Research presented in the best-seller Silent Spring had a very close connection to Michigan State University – particularly the major case study citing the observation of birds that experienced tremors then death after consuming large amounts of the pesticide DDT -- which was being sprayed on campus in an effort to preserve Elm trees -- as it accumulated in soil, and consequently, in their food source, earthworms.  Part of the exhibit showcases ongoing correspondence between Carson and MSU ornithologist George Wallace, whose papers are now part of the Museum’s collections. 
Included in the approx. 45-minute walking tour are locations where hundreds of diseased elm trees once stood, spots where dead and dying robins were collected and then analyzed by MSU researchers, as well as a historic monument observing the first use of pesticide spray for agricultural application. The trail, accessible to persons with disabilities, also includes stops at the College of Natural Science Building and Agriculture Hall, where the MSU Museum will present small companion exhibits that explore current MSU work in environmental research. 

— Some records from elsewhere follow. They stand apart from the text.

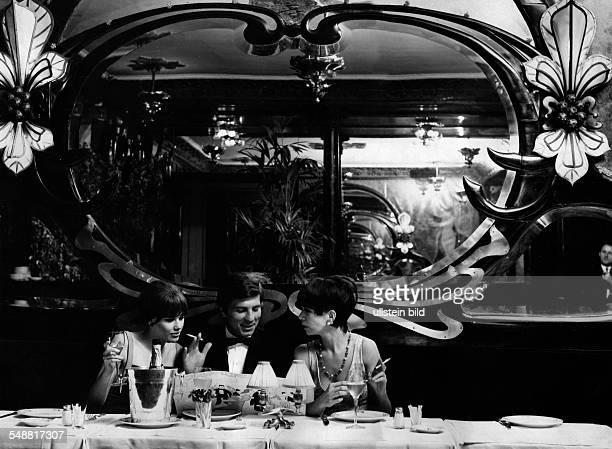 guests in the restaurant 'Maxim's# 1976 Photographer Jochen Blume Published by 'Berliner Morgenpost' Vintage property of ullstein bild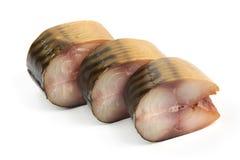 De gesneden stukken van koude rookten makreel, close-up, dat op witte achtergrond wordt ge?soleerd stock afbeelding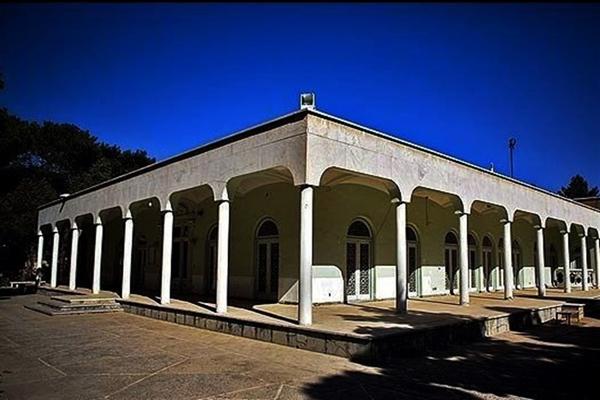 آَنایی با موقعیت مکانی موزه آینه و روشنایی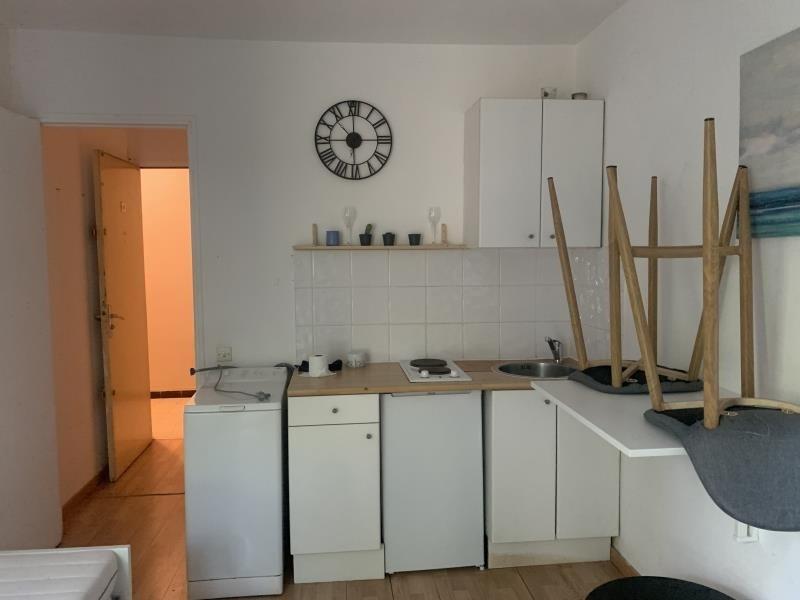 Rental apartment Marseille 8ème 490€ CC - Picture 2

Museums all across the country, including the MSU Museum, are also taking part in a new initiative with the Institute of Museum and Library Services called “Let’s Move! Museums and Gardens,” launched by First Lady Michelle Obama to create educational activities and physical activity that will combat the problem
of childhood obesity.

Gary Morgan installing trail marker  

The inspiration for the walking trail -- the “Echoes of Silent Spring” exhibit  -- considers many interrelated issues beyond the book itself, such as environmental sustainability and agricultural practices, ethics, law, and gender. The exhibit runs through the end of the year, and also features multimedia material, online educational companions, and a youth educational activity center. While the “Echoes of Silent Spring: 50 Years of Environmental Awareness” runs through Dec. 30, the mobile tour will be available thereafter.  
“Echoes of Silent Spring” is the major exhibition program at the Michigan State University Museum for 2012, with companion displays developed around campus where environmental research takes place today. The MSU Museum is working with partners across campus to produce the exhibit program, including the College of Agriculture and Natural Resources, College of Natural Science, Lyman Briggs College, College of Veterinary Medicine, Landscape Services and Residential College in the Arts and Humanities.
testing the walking trail
Above: Museum Director and exhibit curator Gary Morgan installs trail markers. Left: the team tests the walking trail in historic north campus.